Dataset records:
_ _ _ _ _ _ _

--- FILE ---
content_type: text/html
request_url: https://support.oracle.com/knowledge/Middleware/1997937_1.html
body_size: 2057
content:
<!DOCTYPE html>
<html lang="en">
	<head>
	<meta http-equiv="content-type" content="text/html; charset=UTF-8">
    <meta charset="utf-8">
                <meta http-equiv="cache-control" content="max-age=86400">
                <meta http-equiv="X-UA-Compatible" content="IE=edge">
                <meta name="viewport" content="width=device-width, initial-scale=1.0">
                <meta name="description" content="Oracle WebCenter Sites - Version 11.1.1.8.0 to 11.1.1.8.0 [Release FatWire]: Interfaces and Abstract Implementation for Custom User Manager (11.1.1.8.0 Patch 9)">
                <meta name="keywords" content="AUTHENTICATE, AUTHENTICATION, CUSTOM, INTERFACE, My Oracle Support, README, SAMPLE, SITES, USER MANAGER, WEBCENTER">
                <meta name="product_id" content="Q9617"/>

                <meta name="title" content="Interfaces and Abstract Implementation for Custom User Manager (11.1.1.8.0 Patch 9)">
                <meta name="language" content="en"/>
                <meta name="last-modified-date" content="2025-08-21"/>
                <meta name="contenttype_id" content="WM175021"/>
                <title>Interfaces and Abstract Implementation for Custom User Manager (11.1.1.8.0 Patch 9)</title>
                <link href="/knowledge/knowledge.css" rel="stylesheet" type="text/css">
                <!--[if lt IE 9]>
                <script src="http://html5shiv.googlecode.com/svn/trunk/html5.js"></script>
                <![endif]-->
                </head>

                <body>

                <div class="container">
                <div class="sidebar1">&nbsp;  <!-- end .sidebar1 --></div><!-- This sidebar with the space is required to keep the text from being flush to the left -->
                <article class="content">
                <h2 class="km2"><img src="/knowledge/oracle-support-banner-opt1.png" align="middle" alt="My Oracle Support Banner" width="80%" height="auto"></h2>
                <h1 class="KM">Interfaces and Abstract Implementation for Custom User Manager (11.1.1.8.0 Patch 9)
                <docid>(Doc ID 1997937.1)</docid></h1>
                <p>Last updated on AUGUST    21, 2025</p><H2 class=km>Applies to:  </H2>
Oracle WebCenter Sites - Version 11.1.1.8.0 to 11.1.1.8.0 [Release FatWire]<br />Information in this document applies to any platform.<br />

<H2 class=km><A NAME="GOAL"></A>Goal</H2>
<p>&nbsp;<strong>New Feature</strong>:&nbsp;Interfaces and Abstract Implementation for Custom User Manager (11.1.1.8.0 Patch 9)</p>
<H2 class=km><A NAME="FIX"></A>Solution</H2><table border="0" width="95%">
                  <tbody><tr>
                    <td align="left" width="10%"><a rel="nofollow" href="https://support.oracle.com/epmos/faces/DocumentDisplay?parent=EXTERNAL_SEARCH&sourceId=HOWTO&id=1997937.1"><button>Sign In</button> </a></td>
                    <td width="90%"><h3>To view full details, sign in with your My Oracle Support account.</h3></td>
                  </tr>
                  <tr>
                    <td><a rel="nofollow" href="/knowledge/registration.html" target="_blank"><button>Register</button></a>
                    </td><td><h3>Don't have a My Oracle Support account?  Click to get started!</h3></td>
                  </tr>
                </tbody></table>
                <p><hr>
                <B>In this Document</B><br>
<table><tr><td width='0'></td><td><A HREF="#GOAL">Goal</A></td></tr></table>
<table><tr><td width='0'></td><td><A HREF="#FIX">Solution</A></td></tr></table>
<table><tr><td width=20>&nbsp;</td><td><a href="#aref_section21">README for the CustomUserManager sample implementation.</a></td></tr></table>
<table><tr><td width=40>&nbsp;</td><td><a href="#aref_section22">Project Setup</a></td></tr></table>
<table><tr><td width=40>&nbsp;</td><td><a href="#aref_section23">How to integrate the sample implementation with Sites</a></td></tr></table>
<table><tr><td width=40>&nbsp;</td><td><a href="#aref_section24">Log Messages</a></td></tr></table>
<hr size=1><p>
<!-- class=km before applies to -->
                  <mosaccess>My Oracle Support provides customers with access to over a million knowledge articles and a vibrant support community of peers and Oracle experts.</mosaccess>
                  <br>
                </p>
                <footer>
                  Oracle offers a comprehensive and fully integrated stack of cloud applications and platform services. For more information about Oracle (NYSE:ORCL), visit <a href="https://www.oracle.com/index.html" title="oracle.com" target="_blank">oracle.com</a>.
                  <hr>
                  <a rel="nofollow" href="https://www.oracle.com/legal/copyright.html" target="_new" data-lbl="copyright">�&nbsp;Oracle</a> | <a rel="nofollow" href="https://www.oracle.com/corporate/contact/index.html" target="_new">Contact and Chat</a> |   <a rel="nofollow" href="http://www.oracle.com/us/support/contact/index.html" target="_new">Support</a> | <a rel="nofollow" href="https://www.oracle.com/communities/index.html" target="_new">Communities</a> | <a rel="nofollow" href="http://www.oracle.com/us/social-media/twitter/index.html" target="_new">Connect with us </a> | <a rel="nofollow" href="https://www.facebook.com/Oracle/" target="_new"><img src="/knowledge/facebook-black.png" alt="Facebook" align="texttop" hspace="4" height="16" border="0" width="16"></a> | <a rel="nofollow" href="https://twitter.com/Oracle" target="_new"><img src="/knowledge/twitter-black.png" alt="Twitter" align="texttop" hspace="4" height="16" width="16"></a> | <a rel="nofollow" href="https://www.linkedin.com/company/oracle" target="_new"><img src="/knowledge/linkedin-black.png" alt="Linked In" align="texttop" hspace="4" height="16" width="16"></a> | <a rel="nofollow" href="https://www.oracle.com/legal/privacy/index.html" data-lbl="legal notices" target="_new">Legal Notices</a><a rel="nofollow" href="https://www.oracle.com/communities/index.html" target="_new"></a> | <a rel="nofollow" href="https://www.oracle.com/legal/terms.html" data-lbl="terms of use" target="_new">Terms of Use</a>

_ _ _ _ _ _ _

YOUR INSTRUCTIONS: A complete answer reproduces every line of the records in which the word "button" occurs.

EXERCISE ANSWER:
                    <td align="left" width="10%"><a rel="nofollow" href="https://support.oracle.com/epmos/faces/DocumentDisplay?parent=EXTERNAL_SEARCH&sourceId=HOWTO&id=1997937.1"><button>Sign In</button> </a></td>
                    <td><a rel="nofollow" href="/knowledge/registration.html" target="_blank"><button>Register</button></a>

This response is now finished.